La description du personnage-narrateur en fait le double de l’auteur, mais en s’en distanciant par l’humour, Fowles met en garde le lecteur de ne pas s’y laisser prendre :

‘There was something rather aggressively secure about him ; he was perhaps not quite a gentleman … an ambitious butler (but butlers did not travel first class) or a successful lay-preacher – one of the bullying tabernacle kind, a would-be Spurgeon, converting souls by scorching them with the cheap rhetoric of eternal damnation. A decidedly unpleasant man, thought Charles, and so typical of the age – and therefore emphatically to be snubbed if he tried to enter into conversation. (p. 346)’

Le lecteur peut se poser la question de savoir pourquoi le narrateur se manifeste de cette manière et à ces deux instants précis du roman. La singularité de la démarche demande que l’on y prête une attention particulière.

La première manifestation se passe après le tournant du roman qui voit Charles rompre avec Ernestina. Charles a donc quitté le parcours qui semblait tout tracé pour lui au début du roman. Ce mariage devait sceller en quelque sorte l’union entre l’ancien ordre social disparaissant et le nouveau. En s’écartant de ce chemin balisé le roman s’ouvre à l’inattendu et un nouveau Charles est appelé à être. L’interrogation du narrateur, sa perplexité rappelle la question similaire posée au sujet de Sarah à la fin du chapitre 12. La nouvelle effraction de l’instance narrative permet de souligner que Charles, tout comme Sarah, échappe à son contrôle et qu’une modification importante est en train de se faire jour dans le roman. Charles commence à se rapprocher de la position de Sarah.

La deuxième manifestation au début du dernier chapitre signale un dysfonctionnement plus significatif du roman puisque la diégèse hoquète et l’entretien final entre Charles et Sarah se répète pour ouvrir une nouvelle bifurcation à la fin du texte. Mais nous constatons surtout ici la disparition définitive de cette persona entre la première et la deuxième version de la fin : le montreur de marionnettes, pour reprendre l’expression utilisée par Thackeray pour décrire l’auteur, quitte la scène. Cette instance narrative, associée aux Victoriens par la phrase “cannot bear to be left out of the limelight” (p. 394) (où nous entendons Lyme/light), disparaît donc du cadrage narratif et, avec cet « autor absconditus », disparaît la fiction de la maîtrise du texte :

‘He is staring back towards Mr Rossetti’s house ; and with an almost proprietary air, as if it is some new theatre he has just bought and is pretty confident he can fill. In this he has not changed: he very evidently regards the world as his to possess and use as he likes. (p. 395)’

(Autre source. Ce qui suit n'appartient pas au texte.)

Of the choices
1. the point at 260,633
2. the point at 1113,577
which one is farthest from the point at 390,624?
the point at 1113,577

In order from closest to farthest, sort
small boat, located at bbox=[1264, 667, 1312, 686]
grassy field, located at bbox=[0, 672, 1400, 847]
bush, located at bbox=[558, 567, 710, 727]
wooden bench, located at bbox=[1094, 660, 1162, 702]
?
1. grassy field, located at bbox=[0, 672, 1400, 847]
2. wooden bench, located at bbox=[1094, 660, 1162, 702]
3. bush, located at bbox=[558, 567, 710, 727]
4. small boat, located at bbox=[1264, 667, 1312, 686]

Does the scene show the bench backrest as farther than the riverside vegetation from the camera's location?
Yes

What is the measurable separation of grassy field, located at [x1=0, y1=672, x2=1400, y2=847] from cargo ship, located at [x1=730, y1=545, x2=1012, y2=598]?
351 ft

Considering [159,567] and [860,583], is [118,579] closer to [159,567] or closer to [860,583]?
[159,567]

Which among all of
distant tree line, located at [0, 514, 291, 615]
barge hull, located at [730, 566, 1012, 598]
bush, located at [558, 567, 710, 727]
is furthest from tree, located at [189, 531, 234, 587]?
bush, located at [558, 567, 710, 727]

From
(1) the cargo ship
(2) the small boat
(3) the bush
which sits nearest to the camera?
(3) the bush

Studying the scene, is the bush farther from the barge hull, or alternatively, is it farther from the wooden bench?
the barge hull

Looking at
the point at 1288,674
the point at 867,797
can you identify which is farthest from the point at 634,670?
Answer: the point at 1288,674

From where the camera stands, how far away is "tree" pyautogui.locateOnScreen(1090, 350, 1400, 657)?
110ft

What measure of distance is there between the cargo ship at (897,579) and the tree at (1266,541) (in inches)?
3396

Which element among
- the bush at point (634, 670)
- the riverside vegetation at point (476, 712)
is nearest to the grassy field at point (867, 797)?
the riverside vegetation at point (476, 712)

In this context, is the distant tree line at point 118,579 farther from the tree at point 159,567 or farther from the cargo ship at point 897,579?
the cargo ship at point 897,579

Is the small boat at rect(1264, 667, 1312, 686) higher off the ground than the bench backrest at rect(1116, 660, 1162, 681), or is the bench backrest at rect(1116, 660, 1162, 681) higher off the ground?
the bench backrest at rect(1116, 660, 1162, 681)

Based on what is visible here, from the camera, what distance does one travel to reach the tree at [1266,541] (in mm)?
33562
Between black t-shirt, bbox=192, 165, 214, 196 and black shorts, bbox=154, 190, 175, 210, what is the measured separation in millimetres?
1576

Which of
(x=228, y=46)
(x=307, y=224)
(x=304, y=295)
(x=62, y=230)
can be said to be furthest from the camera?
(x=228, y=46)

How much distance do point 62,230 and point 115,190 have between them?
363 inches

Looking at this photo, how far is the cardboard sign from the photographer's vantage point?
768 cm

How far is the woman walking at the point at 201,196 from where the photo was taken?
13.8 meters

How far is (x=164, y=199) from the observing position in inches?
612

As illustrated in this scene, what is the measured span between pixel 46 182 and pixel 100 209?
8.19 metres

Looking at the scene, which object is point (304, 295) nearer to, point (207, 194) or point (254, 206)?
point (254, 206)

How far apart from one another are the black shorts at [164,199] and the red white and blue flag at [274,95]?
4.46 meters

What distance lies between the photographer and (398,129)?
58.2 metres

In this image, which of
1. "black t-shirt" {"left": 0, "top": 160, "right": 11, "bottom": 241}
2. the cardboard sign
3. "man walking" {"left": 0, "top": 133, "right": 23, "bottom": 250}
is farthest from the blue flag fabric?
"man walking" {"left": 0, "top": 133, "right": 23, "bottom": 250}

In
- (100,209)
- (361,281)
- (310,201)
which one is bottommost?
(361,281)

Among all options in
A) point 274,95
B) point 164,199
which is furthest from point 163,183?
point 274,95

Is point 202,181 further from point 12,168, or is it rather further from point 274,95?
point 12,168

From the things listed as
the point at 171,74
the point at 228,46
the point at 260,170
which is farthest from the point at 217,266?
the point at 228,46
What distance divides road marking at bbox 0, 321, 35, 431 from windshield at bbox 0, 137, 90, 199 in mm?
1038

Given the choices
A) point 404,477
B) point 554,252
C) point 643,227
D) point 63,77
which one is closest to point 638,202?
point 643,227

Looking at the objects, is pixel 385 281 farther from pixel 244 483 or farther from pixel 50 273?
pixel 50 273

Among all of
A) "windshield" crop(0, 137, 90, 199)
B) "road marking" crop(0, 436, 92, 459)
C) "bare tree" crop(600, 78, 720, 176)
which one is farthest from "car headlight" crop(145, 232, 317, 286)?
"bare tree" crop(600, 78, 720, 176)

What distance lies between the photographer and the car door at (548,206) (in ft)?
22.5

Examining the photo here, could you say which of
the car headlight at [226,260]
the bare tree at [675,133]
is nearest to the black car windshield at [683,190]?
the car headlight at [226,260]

Cette disparition ne met-elle pas en question la première version de la fin autant que la deuxième ? Elle nous contraint en tout cas à s’interroger sur la hiérarchisation possible dans le rapport entre les deux résolutions proposées.

Parvenu à la fin de son parcours Charles retrouve enfin Sarah qu’il cherchait depuis leur séparation à Exeter. La première clôture proposée au chapitre 60 semble correspondre à une possible fusion, où Charles et Sarah après avoir frôlé la rupture se réconcilient autour de l’enfant qui est le fruit de leurs amours. Le chapitre suivant contredit cette clôture trop idyllique et Charles et Sarah, constatant l’union impossible, se séparent définitivement. Les deux derniers chapitres de The French Lieutenant’s Woman formulent alors expressément ce qui est resté suspendu dans The Magus où le roman se fige laissant les deux protagonistes entre fusion et fission.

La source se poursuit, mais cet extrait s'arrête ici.